See, my dad is sort of a jack-of-all-trades, an all-around kind of guy, cosmopolitan, if you will, doing a little bit of this and that and everything else.

I remember being a first or second-grader and seeing the plan my dad had drawn of the house he was having built (which was ours). Awed, I asked him, "Daddy, did you draw this? You're goooood!" Even as a child, I was already a doting fan.

A few years back, when Friendster was still the "in" thing, I remember writing in my profile: "My dad is the one man whom I measure all other men against."
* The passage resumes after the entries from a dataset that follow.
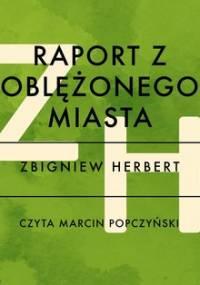 Raport z oblężonego Miasta - Herbert Zbigniew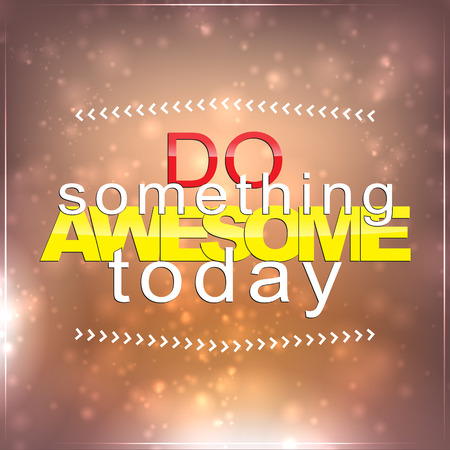 motivator: Do something awesome today. Motivational Background Illustration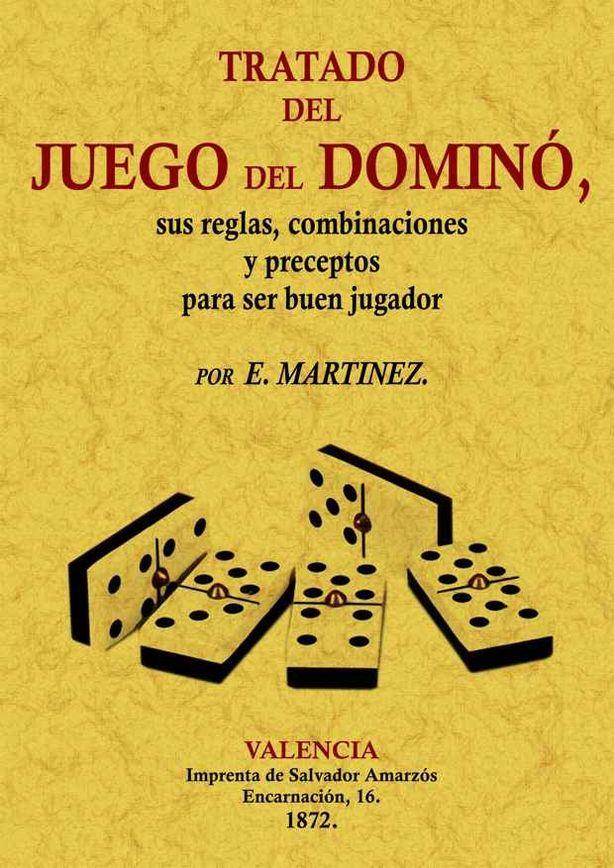 TRATADO DEL JUEGO DEL DOMINÓ, SUS REGLAS, COMBINACIONES Y PRECEPTOS PARA SER BUEN JUGADOR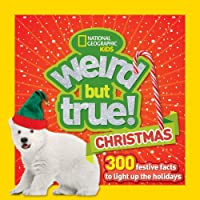 Weird But True Christmas: 300 Festive Facts to Light Up the Holidays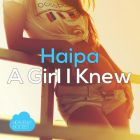 Haipa - A Girl I Knew (Original Mix; Ivan Spell Remix) [2017]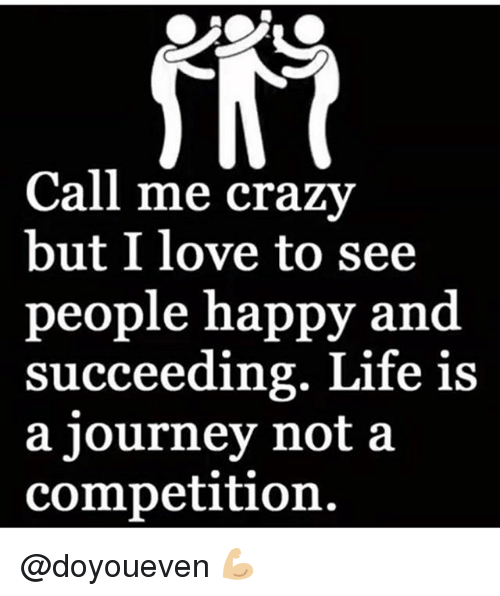 Gym, Journey, and Life: Call me crazv  but I love to see  people happy and  succeeding. Life is  a journey not a  competition. @doyoueven 💪🏼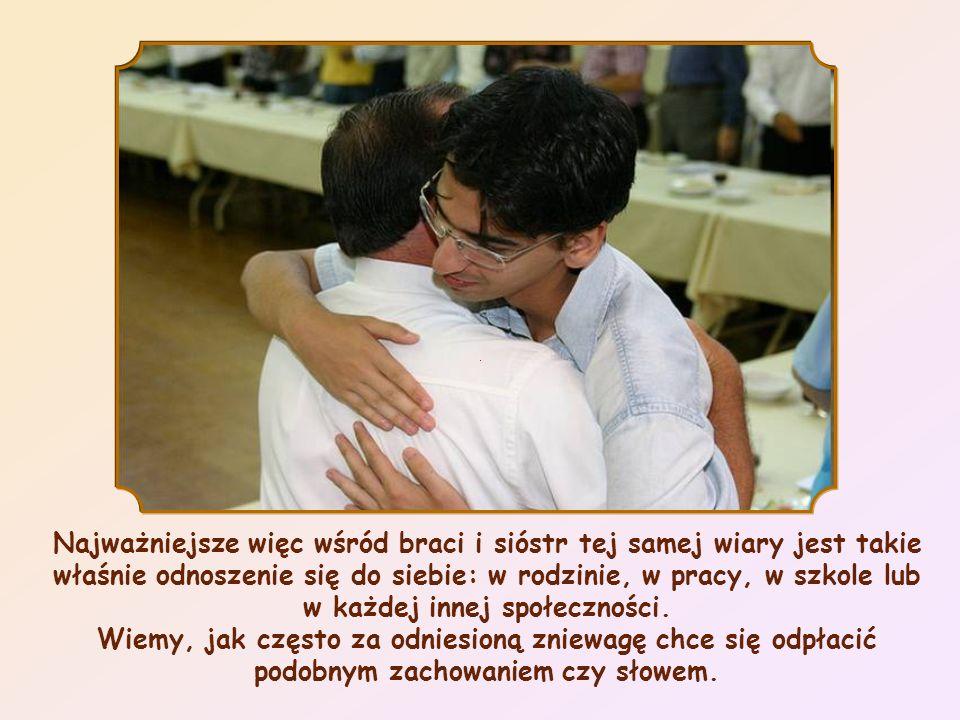 Najważniejsze więc wśród braci i sióstr tej samej wiary jest takie właśnie odnoszenie się do siebie: w rodzinie, w pracy, w szkole lub w każdej innej społeczności.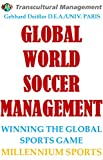 GLOBAL WORLD SOCCER MANAGEMENT:  WINNING THE GLOBAL SPORTS GAME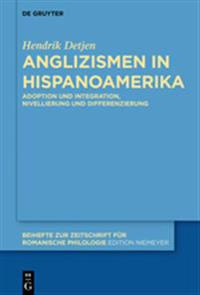 Anglizismen in Hispanoamerika: Adoption Und Integration, Nivellierung Und Differenzierung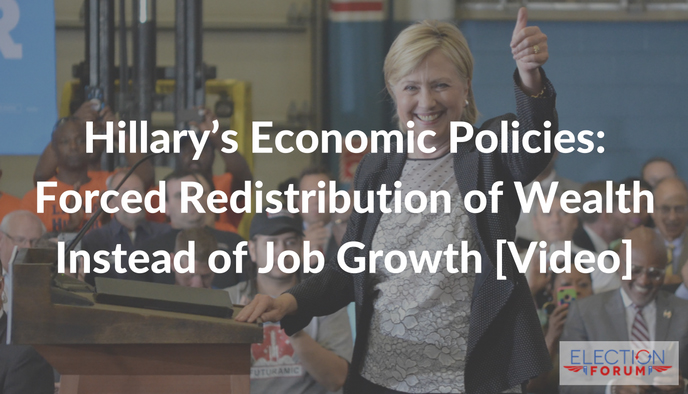 Hillary's Economic Policies: Forced Redistribution of Wealth Instead of Job Growth [Video]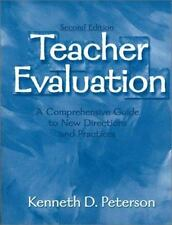 Teacher Evaluation : A Comprehensive Guide to New Directions and Practices by...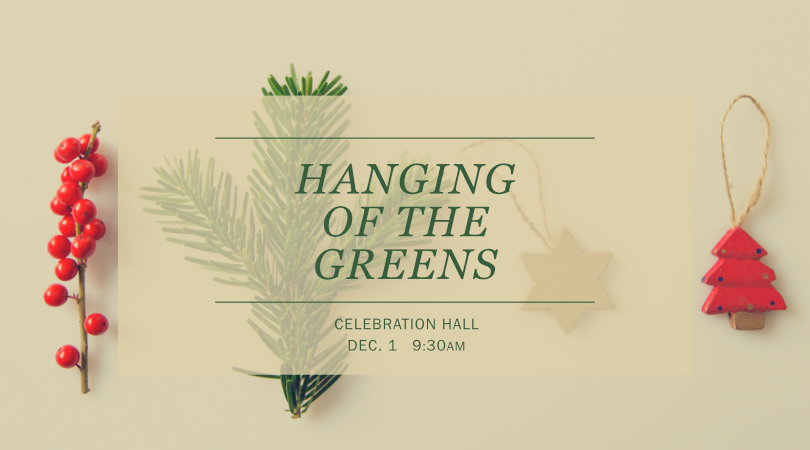 Hanging of the Greens Service, Dec. 1, 9 AM, at Trinity Heights UMC.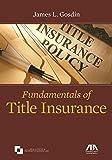 Fundamentals of Title Insurance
The loot: Erstwhile stage actor, Fisheries grad, one-time teacher, competent banker, talented singer/musician (he sings and plays the keyboards in his rock band and the church choir and he plays the guitar, too), architect/engineer, contractor, real estate broker, interior designer, Ping-pong champ, dancer, Art aficionado, guidance counselor, loving husband to my mom, wonderful, wonderful father to his three proud, adoring kids, and my steadfast saving grace.

Whew.

I told him, "Daddy, you are one tough act to follow."

And he is. He really is.

Monday, October 12, 2009

The 7 Von Trapp Children...


...all grown up.


I got this from an e-mail my dad sent me. There was a warm, fuzzy feeling in my heart when I saw these pictures. I must've seen "The Sound of Music" a hundred times.

Well, okay, maybe less.

Sunday, December 21, 2008

Happy Birthday, Daddy!

"One father is more than a hundred schoolmasters."
- George Herbert

Happy birthday to the man who's never, in my entire life, ever let me down.

I wish you good health and happiness always!